Troppo ardito e prematuro ora come ora? Non ci sono le condizioni? Forse. Ma allora come contribuiamo a crearle queste condizioni? A rischio di essere tacciati di irresponsabilità, cominciare a decostruire e a mettere a critica l'impianto di gestione della crisi fondato sull'"Io resto a casa", è un passaggio sempre più necessario, se aspiriamo a entrare in un qualunque “dopo” su cui avere voce in capitolo.

Immagino già certe critiche feroci pronte ad alzarsi: "così fareste solo danni", "vanifichereste gli sforzi fatti", "vi meritereste tutte le manganellate di questo mondo". E altre domande invece molto serie: "e se così facendo contagiate voi stessi, i vostri parenti, conviventi, amici?"; "se contribuite a reingolfare le strutture sanitarie?"; "se togliete un respiratore a una persona malata o più anziana che altrimenti sarebbe sopravvissuta?".

Già, come rispondiamo a queste domande, prima di tutto a noi stessi?
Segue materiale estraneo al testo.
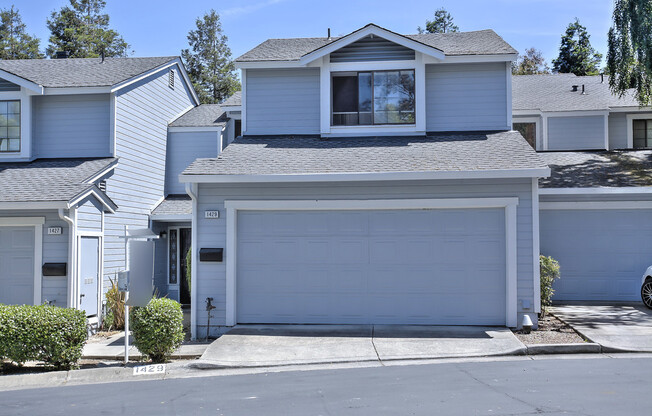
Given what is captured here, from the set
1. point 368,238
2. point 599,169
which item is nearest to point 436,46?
point 599,169

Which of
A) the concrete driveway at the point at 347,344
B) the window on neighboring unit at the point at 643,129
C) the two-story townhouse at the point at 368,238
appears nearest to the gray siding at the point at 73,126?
the two-story townhouse at the point at 368,238

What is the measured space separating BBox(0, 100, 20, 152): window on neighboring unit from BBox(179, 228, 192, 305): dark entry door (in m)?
5.38

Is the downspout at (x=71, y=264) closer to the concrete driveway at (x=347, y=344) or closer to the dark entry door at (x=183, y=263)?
the concrete driveway at (x=347, y=344)

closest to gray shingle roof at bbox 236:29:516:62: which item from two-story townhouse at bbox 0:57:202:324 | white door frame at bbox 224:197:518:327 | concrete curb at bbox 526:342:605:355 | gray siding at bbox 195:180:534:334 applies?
two-story townhouse at bbox 0:57:202:324

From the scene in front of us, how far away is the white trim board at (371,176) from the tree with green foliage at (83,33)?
28491 millimetres

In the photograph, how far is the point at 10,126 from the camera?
53.4ft

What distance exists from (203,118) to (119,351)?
36.3 ft

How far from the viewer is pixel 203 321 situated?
12289 millimetres

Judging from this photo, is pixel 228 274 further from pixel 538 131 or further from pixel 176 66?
pixel 538 131

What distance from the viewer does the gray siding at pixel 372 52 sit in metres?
15.4

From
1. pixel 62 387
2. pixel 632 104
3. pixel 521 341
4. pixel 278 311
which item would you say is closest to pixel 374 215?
pixel 278 311

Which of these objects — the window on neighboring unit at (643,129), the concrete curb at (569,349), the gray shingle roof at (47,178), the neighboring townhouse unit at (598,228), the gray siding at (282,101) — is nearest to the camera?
the concrete curb at (569,349)

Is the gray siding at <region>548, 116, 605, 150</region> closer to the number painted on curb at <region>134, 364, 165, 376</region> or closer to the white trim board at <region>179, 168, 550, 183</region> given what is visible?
the white trim board at <region>179, 168, 550, 183</region>

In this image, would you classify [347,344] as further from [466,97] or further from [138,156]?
[138,156]
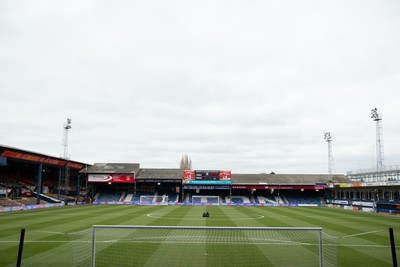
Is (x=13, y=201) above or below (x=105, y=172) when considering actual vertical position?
below

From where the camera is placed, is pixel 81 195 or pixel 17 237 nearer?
pixel 17 237

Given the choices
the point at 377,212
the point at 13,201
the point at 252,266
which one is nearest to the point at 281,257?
the point at 252,266

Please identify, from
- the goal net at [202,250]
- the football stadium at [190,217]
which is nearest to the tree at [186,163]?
the football stadium at [190,217]

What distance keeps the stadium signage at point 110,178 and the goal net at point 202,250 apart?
51435 millimetres

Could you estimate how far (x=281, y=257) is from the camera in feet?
49.1

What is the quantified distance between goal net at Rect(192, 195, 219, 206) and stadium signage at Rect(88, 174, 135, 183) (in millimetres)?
14973

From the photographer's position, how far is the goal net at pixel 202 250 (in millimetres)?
13586

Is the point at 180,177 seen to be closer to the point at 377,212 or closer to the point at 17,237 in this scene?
the point at 377,212

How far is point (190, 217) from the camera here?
36.3m

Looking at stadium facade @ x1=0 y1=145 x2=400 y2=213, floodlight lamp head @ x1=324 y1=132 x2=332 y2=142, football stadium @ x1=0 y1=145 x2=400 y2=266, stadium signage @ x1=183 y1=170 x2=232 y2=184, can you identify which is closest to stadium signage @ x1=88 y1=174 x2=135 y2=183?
stadium facade @ x1=0 y1=145 x2=400 y2=213

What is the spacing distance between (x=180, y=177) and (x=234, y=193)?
14.3m

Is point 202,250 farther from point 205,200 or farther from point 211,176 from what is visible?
point 205,200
Portare l'attenzione sul fatto che già ora il lockdown è una farsa, perché milioni di persone continuano a lavorare e ad assembrarsi a centinaia in luoghi chiusi, ribadire con forza che le responsabilità generali di questa crisi vanno cercate in scelte recenti e di lungo corso da parte dei nostri governanti e nel sistema economico in cui ci troviamo è ovviamente giusto, ma non elimina la singolare responsabilità dell’uso dei nostri corpi. Se c’è una cosa che manca per ora, nel dibattito sulla fase, sono dei contributi per un'elaborazione personale e collettiva di fronte alla morte e di fronte alla vita (alle vite) che vogliamo o non vogliamo vivere, a cui questa crisi di civiltà necessariamente ci spinge.

Dare per scontato che dopo questo periodo di forzata reclusione in casa di cui ad ora non si intravede la fine, ci sarà davvero tutta questa voglia di tornare a vedersi, abbracciarsi, incontrarci, agire insieme, fare un corteo, è forse un po’ troppo ottimista. Non potrebbe darsi invece, visto il clima che si è creato, il persistere di una paura dell’incontro e della socialità in generale?

Porsi allora la domanda di quale può essere il limite temporale, la soglia oltre cui potrebbe non valere più la pena di sopportare il lockdown (non un lockdown in generale, ma questo tipo di lockdown), non è un capriccio, non sono bizze da bambini viziati a cui manca l'aperitivo. Non si tratta nemmeno di lamentare come insopportabili i disagi della quarantena, che sono nella maggior parte dei casi (ma non in tutti, attenzione) risibili se paragonati a quella che può essere la condizione di chi ha fatto esperienza di una vera guerra, o anche solo quella di un comune detenuto in un carcere o in un Cpr. Si tratta invece di misurarci con l’interrogativo: in che modo il prolungarsi di queste restrizioni a tempo indefinito rischia di cambiare in peggio le nostre sensibilità, i nostri modi di amare, fare amicizia, vivere un’esperienza comune, sentirsi collettività? Quale politica è mai possibile senza questi ingredienti? E prima ancora, quale buona vita?

Con tutto il rispetto che dobbiamo agli sforzi e ai sacrifici degli operatori sanitari impegnati negli ospedali, e con la sensibilità e delicatezza che ugualmente dobbiamo a quelli che ad ora sono malati, ai loro familiari e amici, e a quelli di coloro che sono morti, apriamo il dibattito. Perché la fine di questa quarantena e dell’epidemia Covid-19 non è affatto detto che sia dietro l’angolo come speriamo.